The Big Lie Known as ‘Net Zero’ Will Lead Us to Climate Disaster

As Meena Raman, from the environmental group Friends of the Earth Malaysia, said at a press briefing last week, “Offsetting is no longer a solution. It has to be real zero. And it should have been real zero yesterday.”

Promise now, deliver later

Another problem is how many countries are planning on reducing their emissions in the next decades, rather than this one. The greenhouse gas emissions cuts that nations have laid out in their NDCs fall into two categories: short-term (by 2030); and long-term (by 2050 for developed nations and by 2060 for developing nations).

What matters most is that these short-term emissions cuts are made this decade. But most of last week’s good news was based on long-term commitments, which gives the nations making those pledges over a decade before they can be held accountable for failing to meet their emissions goals.

At a press briefing, Professor Niklas Höhne, of the NewClimate Institute, one of the two organizations who put out the Climate Action Tracker report, said “We now have more than 140 governments announcing net zero targets that cover more than 90 percent of global greenhouse emissions. And at first sight, that’s positive news. If we then assume that all of these countries indeed meet their net zero targets, then we calculate a temperature increase by the end of the century of 1.8 degrees.”

That, said Höhne, is the optimistic scenario. But it is not a likely one. “It’s not time to sit back and relax,” he added. “Because not a single country has short-term policies in place to put itself on track towards its own net zero targets. Right now, the net zero targets are a good vision but they have to be backed by short-term action otherwise, otherwise they are simply not credible. And that’s also where this COP has moved only a small step forward. We still have a huge gap. Assuming all countries implement everything they have proposed here, we would still emit twice as much as we should in 2030 compared to if we want to be on a 1.5 pathway.”

If one takes into account only the short-term targets that the nations participating in COP26 have made for 2030, temperatures would rise by 2.4 C. If one looks at their existing (not promised) policies and actions, temperatures will increase to 2.7°C. “All countries have to go back and rethink what they can do,” Höhne said. “And the only way to do that is to go into emergency mode. Governments have to do something substantially different.”

Given this urgency, developing nations are calling for NDCs to be reported every year instead of every five years, a demand that was included in the draft text published on Wednesday morning, and to develop even more ambitious short-term actions. “The key issue for us is not net zero targets in 2050 particularly for the rich world,” said Meena Raman. “Net zero by 2050 is too little, too late, particularly for the rich world.”

On Tuesday morning, at a press conference held by the Republic of the Marshall Islands, Tina Stege, Climate Envoy for the Marshall Islands expressed similar sentiments: “I think we need to see folks coming back on commitments in 2022. For these things to have impact and make sense you have to start next year. The decade of action is now.”

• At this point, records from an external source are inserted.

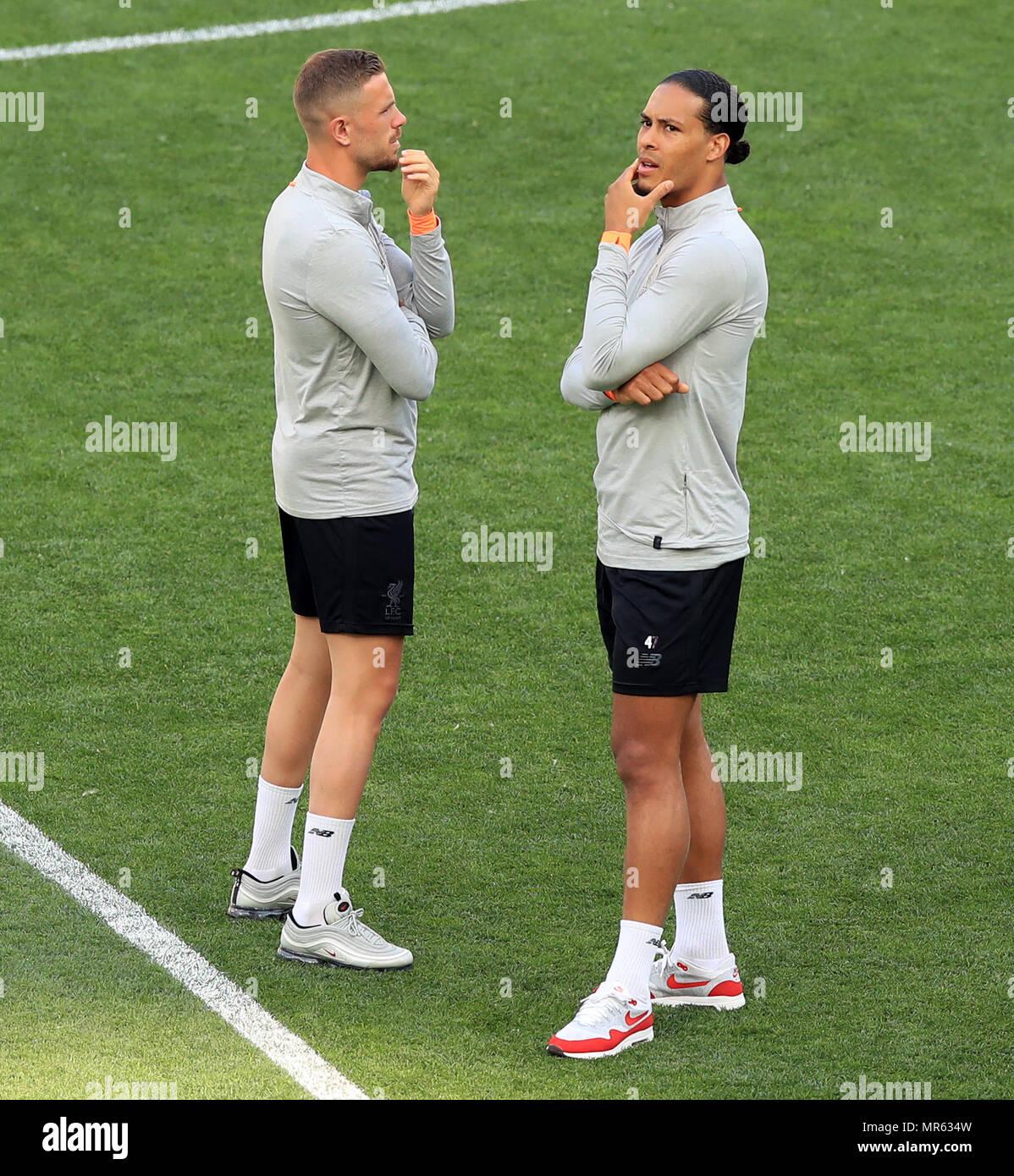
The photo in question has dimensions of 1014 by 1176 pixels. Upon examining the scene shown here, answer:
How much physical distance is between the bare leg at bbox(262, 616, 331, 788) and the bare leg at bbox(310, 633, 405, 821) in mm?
198

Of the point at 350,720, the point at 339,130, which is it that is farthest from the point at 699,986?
the point at 339,130

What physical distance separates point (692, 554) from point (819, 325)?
5865mm

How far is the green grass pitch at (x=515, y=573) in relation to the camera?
4.36 metres

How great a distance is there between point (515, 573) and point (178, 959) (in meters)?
3.03

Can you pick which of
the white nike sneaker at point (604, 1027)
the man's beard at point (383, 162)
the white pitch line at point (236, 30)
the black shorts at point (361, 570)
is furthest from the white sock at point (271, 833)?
the white pitch line at point (236, 30)

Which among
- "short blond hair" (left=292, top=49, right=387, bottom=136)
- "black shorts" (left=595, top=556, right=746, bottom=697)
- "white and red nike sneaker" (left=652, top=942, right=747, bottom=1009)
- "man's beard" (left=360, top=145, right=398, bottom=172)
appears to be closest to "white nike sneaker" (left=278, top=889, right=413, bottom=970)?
"white and red nike sneaker" (left=652, top=942, right=747, bottom=1009)

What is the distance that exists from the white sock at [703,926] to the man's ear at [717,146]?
178 cm

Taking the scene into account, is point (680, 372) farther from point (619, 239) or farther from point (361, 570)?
point (361, 570)

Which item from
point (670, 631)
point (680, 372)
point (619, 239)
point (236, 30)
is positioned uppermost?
point (236, 30)

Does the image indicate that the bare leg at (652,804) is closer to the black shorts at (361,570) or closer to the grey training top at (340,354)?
the black shorts at (361,570)

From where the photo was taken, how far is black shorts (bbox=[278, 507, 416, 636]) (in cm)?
450

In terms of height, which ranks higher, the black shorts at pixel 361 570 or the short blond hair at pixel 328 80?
the short blond hair at pixel 328 80

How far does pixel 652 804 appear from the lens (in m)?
4.18
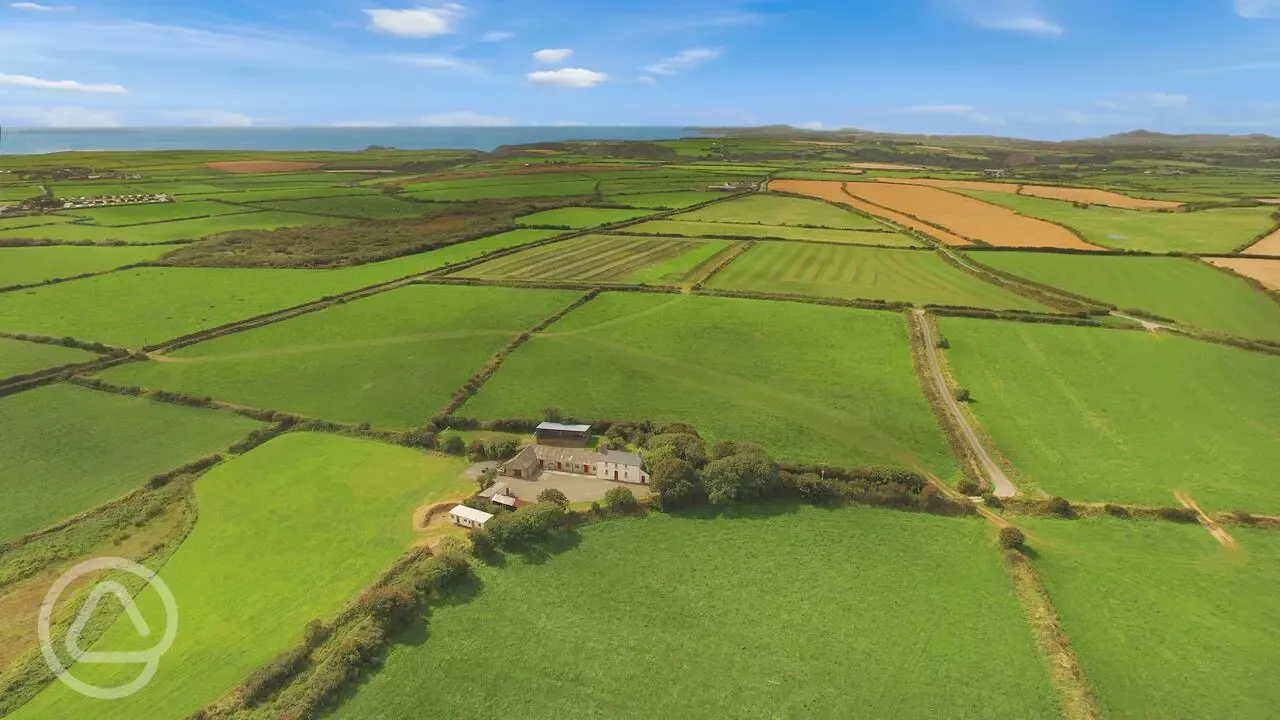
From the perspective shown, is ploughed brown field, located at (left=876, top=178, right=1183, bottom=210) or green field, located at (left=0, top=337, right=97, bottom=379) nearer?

More than just a COP problem

This use of the term “net zero” to delay action is not unique to COP 26. A report from Corporate Accountability published last month and titled “The Big Con: How Polluters Are Advancing a ‘Net Zero’ Climate Agenda to Delay, Deceive and Deny,” found that Microsoft, for example, has based its plan to reach net zero by 2030 on a still-unproven carbon capture technology.

But it is especially critical at the UN climate negotiations because of its capacity to block what nations in the developing world are calling for instead: ambitious short-term commitments backed by action and the phase out of fossil fuels. Yesterday’s draft of the COP26’s final decision text mentioned fossil fuels for the first time with a demand to “accelerate the phase out of coal and subsidies for fossil fuels.”

Jennifer Morgan, Executive Director of Greenpeace International, said: “What’s very concerning here in Glasgow is that the first draft of the climate pact text is already exceptionally weak. Usually the text starts with some ambition, which then gets watered down. To keep 1.5 alive, four words must be added: ‘fossil fuels phase out,’ and countries must come back next year to close the gap.”

Tina Stege, Climate Envoy for the Marshall Islands, too, stated that concrete, near-term action was the only viable solution to the climate crisis. “We can’t just have promises of what we’re going to do; we actually have to have actions to back them up,” Stege said. “As we laid out, on policies like phasing out coal, policies on methane, ending of fossil fuel subsidies, these are the concrete actions that need to happen now.”

Tina Gerhardt is an environmental journalist who covers climate change, UN climate negotiations and energy policy. Her work has been published by Common Dreams, Grist, The Nation, The Progressive, Sierra and the Washington Monthly.